SUPPLIED TEXT:
· · · · · · ·
Galactic neutron stars are a promising source of gravitational waves in the analysis band of detectors such as LIGO and Virgo .
Previous searches for gravitational waves from neutron stars have focused on the detection of individual neutron stars , which are either nearby or highly non-spherical .
Here we consider the stochastic gravitational-wave signal arising from the ensemble of Galactic neutron stars .
Using a population synthesis model , we estimate the single-sigma sensitivity of current and planned gravitational-wave observatories to average neutron star ellipticity \epsilon as a function of the number of in-band Galactic neutron stars N _ { \text { tot } } .
For the plausible case of N _ { \text { tot } } \approx 53000 , and assuming one year of observation time with colocated initial LIGO detectors , we find it to be \sigma _ { \epsilon } = 2.1 \times 10 ^ { -7 } , which is comparable to current bounds on some nearby neutron stars .
( The current best 95 \% upper limits are \epsilon \lesssim 7 \times 10 ^ { -8 } . )
It is unclear if Advanced LIGO can significantly improve on this sensitivity using spatially separated detectors .
For the proposed Einstein Telescope , we estimate that \sigma _ { \epsilon } = 5.6 \times 10 ^ { -10 } .
Finally , we show that stochastic measurements can be combined with measurements of individual neutron stars in order to estimate the number of in-band Galactic neutron stars .
In this way , measurements of stochastic gravitational waves provide a complementary tool for studying Galactic neutron stars .
· · · · · · ·
DATA PROVIDED:
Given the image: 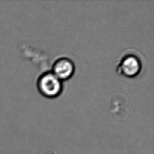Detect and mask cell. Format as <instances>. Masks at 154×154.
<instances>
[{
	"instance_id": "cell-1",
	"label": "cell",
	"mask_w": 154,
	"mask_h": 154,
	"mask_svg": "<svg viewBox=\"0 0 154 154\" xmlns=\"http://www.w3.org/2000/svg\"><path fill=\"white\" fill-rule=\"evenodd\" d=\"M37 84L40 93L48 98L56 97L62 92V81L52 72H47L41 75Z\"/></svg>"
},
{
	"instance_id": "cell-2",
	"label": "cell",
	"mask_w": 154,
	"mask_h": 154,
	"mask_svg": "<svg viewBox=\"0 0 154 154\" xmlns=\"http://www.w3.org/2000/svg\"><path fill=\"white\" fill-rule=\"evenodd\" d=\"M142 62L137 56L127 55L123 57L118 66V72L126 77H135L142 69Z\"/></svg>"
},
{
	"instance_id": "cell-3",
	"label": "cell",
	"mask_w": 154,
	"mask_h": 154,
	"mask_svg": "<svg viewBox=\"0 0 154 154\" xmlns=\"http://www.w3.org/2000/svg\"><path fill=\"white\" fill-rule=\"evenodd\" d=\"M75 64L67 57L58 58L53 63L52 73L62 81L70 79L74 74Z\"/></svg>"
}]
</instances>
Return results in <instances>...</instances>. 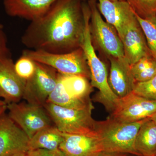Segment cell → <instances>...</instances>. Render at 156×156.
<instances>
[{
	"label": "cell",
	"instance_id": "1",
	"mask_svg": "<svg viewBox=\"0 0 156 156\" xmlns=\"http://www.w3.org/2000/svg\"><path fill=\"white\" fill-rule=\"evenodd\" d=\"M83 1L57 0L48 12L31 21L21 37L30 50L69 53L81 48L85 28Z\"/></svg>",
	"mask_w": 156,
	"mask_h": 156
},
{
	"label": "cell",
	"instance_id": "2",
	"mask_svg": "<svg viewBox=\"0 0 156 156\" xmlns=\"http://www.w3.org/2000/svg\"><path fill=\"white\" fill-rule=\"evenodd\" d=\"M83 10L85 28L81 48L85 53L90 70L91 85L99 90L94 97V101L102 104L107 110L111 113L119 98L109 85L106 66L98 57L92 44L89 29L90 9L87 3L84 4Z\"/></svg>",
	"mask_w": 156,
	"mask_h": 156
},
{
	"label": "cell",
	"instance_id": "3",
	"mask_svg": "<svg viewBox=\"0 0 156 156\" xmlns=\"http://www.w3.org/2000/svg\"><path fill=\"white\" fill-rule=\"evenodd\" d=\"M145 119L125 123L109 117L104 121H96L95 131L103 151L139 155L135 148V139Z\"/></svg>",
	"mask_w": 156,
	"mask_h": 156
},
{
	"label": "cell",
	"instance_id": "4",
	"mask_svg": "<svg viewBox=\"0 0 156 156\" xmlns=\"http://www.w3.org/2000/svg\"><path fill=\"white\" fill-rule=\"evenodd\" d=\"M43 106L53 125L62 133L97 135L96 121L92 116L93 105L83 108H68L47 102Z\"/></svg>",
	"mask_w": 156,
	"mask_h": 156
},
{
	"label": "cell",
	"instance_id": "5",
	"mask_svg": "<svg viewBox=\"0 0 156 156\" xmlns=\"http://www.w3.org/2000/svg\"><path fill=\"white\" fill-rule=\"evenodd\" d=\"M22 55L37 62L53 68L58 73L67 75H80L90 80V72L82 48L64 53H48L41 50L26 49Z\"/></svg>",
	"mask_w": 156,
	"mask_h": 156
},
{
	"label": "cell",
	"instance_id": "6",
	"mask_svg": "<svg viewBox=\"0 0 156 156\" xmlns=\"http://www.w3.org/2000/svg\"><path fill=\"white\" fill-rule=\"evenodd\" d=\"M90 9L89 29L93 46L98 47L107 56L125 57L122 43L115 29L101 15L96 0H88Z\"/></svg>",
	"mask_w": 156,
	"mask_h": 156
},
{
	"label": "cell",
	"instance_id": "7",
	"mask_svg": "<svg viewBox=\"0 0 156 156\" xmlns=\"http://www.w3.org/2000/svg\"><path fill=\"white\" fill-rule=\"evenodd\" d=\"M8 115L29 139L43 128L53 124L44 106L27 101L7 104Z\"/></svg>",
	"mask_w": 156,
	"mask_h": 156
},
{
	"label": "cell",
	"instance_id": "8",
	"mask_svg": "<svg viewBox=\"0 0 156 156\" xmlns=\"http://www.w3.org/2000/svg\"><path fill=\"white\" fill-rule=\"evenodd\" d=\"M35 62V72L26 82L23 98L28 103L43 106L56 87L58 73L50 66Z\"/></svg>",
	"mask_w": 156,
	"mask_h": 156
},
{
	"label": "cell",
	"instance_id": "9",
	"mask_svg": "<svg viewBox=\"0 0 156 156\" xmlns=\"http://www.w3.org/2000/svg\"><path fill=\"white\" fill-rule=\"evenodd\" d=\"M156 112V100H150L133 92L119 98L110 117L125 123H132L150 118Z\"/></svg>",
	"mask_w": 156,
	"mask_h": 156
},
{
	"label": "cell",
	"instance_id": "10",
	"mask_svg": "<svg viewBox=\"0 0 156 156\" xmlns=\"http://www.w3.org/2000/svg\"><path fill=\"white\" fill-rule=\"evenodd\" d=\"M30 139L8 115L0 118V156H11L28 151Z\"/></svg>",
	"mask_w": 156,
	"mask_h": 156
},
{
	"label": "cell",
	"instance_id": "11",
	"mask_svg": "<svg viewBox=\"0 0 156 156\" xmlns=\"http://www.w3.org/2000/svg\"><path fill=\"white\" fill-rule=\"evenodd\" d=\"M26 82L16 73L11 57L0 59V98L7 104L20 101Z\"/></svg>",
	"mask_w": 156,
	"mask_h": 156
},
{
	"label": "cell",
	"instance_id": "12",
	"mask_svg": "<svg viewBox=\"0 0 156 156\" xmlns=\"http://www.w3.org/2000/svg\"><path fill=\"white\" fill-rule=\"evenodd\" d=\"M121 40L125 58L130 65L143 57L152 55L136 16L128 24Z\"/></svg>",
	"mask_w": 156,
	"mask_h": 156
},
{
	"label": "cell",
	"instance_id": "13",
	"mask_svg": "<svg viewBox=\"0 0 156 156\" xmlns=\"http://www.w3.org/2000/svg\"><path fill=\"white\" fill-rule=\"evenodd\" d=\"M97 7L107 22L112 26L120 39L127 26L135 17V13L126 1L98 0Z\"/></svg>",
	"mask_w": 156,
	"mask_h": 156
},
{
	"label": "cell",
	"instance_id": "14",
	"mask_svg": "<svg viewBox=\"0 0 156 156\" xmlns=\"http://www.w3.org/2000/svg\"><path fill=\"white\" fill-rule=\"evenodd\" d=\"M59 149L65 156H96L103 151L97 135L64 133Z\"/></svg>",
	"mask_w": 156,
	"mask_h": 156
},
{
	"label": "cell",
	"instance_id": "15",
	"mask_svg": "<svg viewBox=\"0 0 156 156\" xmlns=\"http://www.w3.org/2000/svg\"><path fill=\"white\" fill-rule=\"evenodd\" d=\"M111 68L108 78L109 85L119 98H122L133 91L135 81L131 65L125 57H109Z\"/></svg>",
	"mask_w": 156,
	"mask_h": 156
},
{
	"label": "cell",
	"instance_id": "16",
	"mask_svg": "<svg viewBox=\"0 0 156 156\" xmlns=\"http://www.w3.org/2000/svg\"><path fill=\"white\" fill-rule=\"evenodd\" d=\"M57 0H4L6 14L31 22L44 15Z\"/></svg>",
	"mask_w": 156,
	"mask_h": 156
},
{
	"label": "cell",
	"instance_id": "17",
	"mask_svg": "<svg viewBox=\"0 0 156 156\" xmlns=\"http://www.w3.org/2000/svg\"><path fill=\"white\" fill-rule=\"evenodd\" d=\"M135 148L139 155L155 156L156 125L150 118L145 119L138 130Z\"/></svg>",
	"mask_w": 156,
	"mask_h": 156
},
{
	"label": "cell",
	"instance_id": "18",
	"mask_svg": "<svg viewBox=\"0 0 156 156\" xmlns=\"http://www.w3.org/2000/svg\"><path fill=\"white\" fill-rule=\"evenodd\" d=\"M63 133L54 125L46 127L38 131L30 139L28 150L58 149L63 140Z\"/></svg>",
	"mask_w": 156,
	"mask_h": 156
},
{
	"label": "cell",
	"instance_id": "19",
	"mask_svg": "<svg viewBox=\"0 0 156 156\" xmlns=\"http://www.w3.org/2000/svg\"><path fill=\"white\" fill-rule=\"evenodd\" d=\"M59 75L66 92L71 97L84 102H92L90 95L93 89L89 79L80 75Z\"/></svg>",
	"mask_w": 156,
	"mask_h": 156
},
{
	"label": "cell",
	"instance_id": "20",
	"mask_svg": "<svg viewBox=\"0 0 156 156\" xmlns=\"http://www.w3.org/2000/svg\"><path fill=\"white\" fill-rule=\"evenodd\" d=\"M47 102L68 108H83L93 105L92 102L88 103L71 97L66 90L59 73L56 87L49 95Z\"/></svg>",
· · · · · · ·
WHAT THE TASK ASKS:
Write out the stretch of the neutron star abstract from "For the proposed" through "in-band Galactic neutron stars .", word for word.

ANSWER:
For the proposed Einstein Telescope , we estimate that \sigma _ { \epsilon } = 5.6 \times 10 ^ { -10 } .
Finally , we show that stochastic measurements can be combined with measurements of individual neutron stars in order to estimate the number of in-band Galactic neutron stars .